*** Data records Section Begins ***
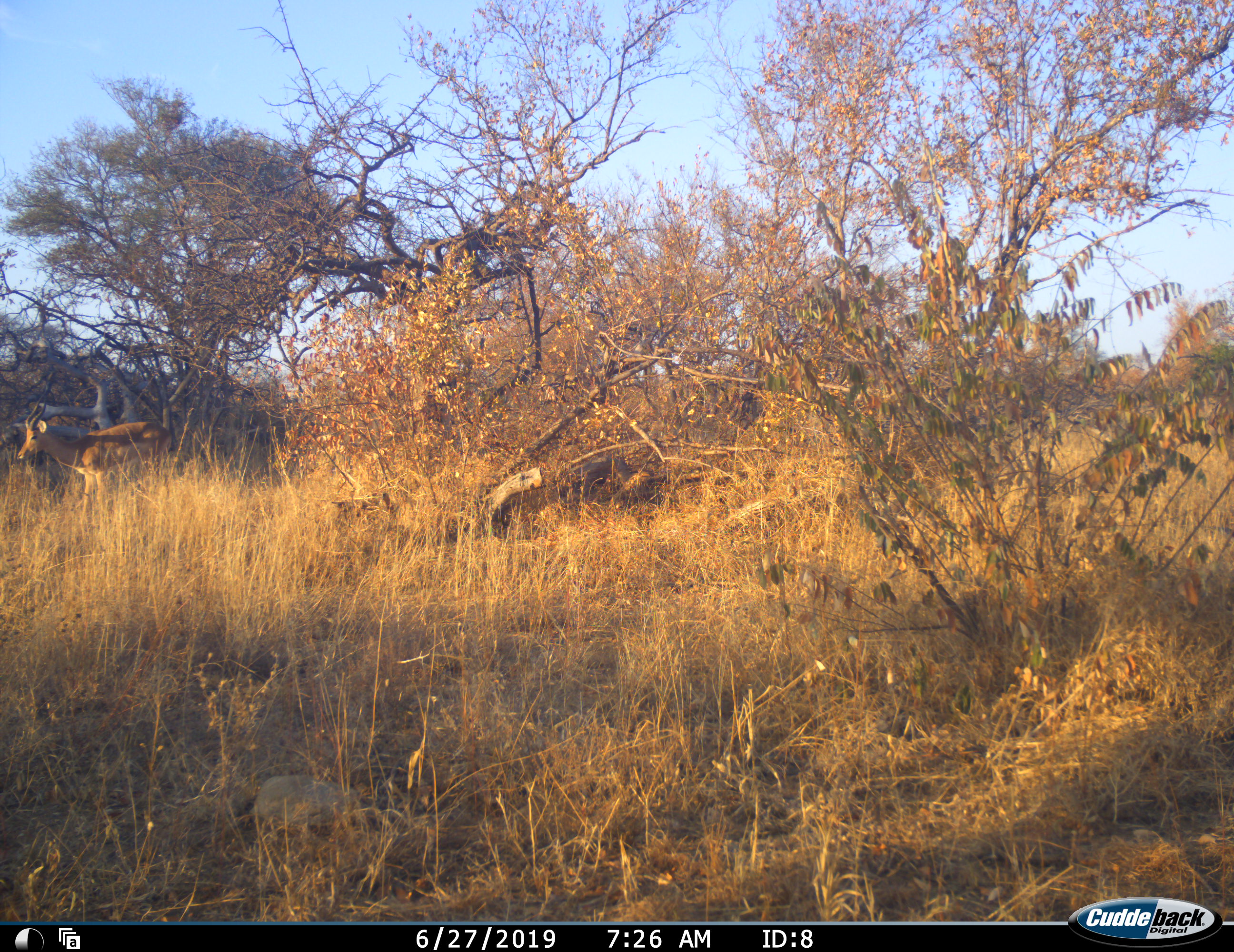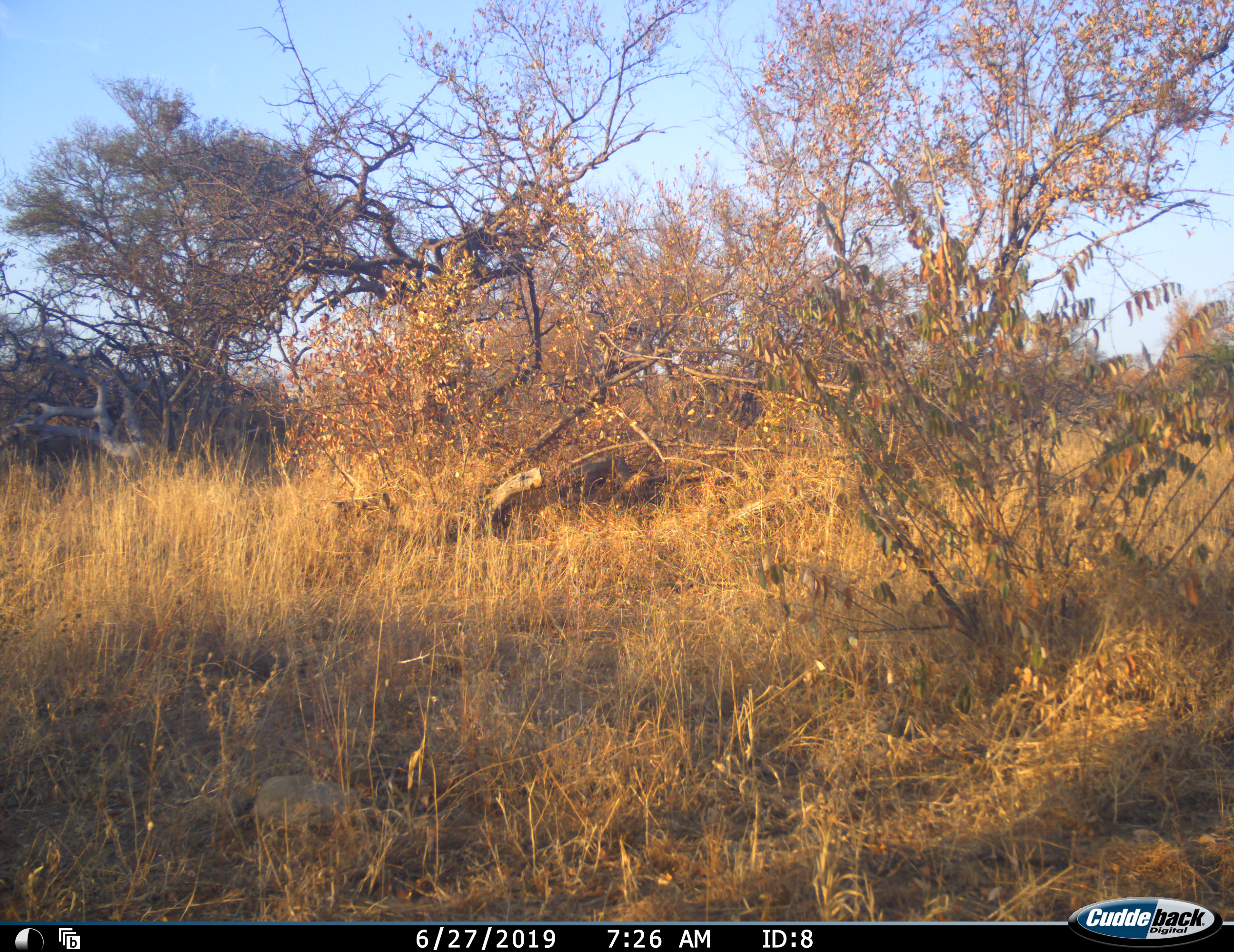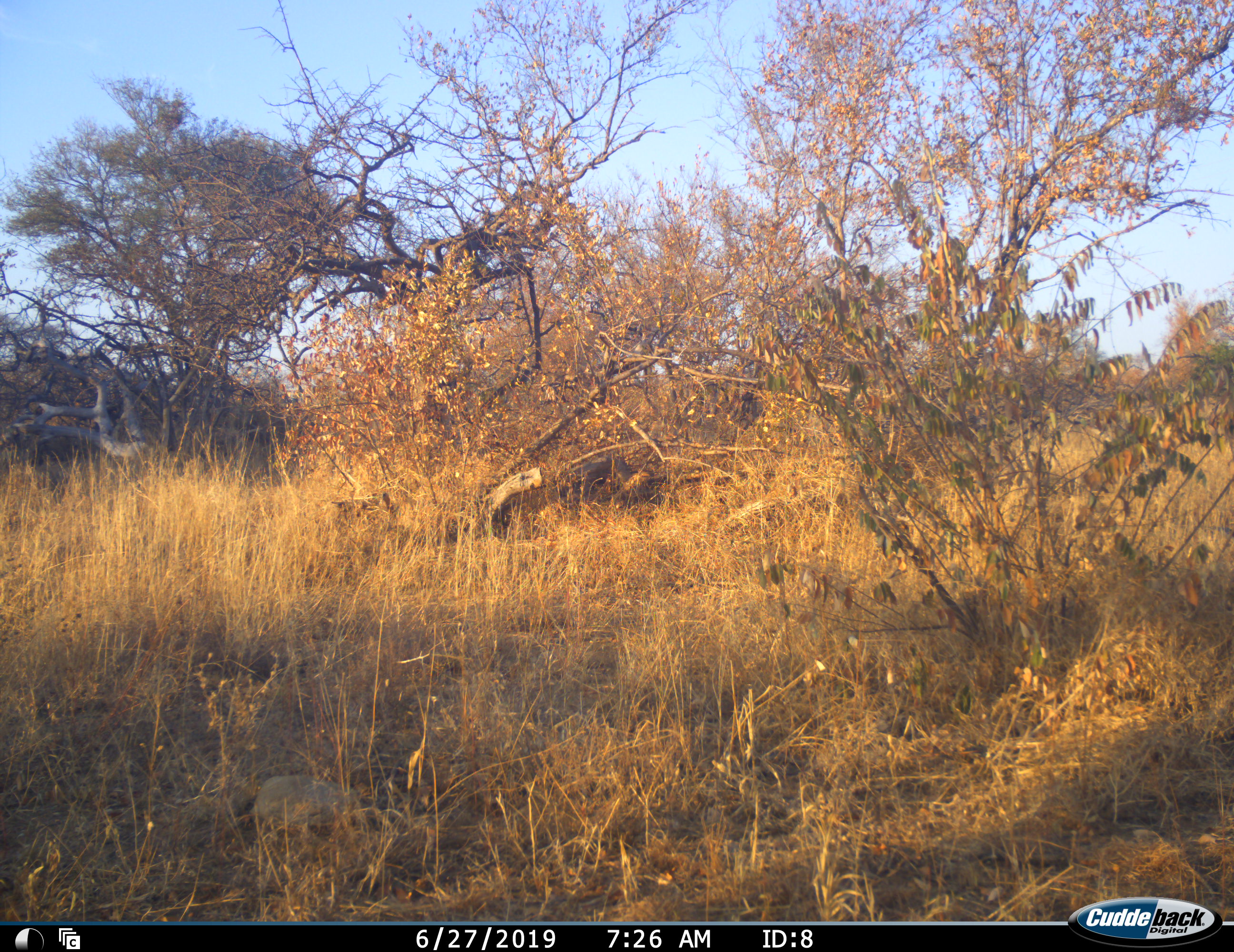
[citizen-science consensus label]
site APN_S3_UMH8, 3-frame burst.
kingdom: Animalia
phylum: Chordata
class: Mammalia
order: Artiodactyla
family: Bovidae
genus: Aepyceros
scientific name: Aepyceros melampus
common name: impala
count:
*** Data records Section Ends ***
== Work required ==
Which lines run from the one containing "class: Mammalia" to the final line of the entries? Return those lines exactly, and only those.

== Exercise solution ==
class: Mammalia
order: Artiodactyla
family: Bovidae
genus: Aepyceros
scientific name: Aepyceros melampus
common name: impala
count:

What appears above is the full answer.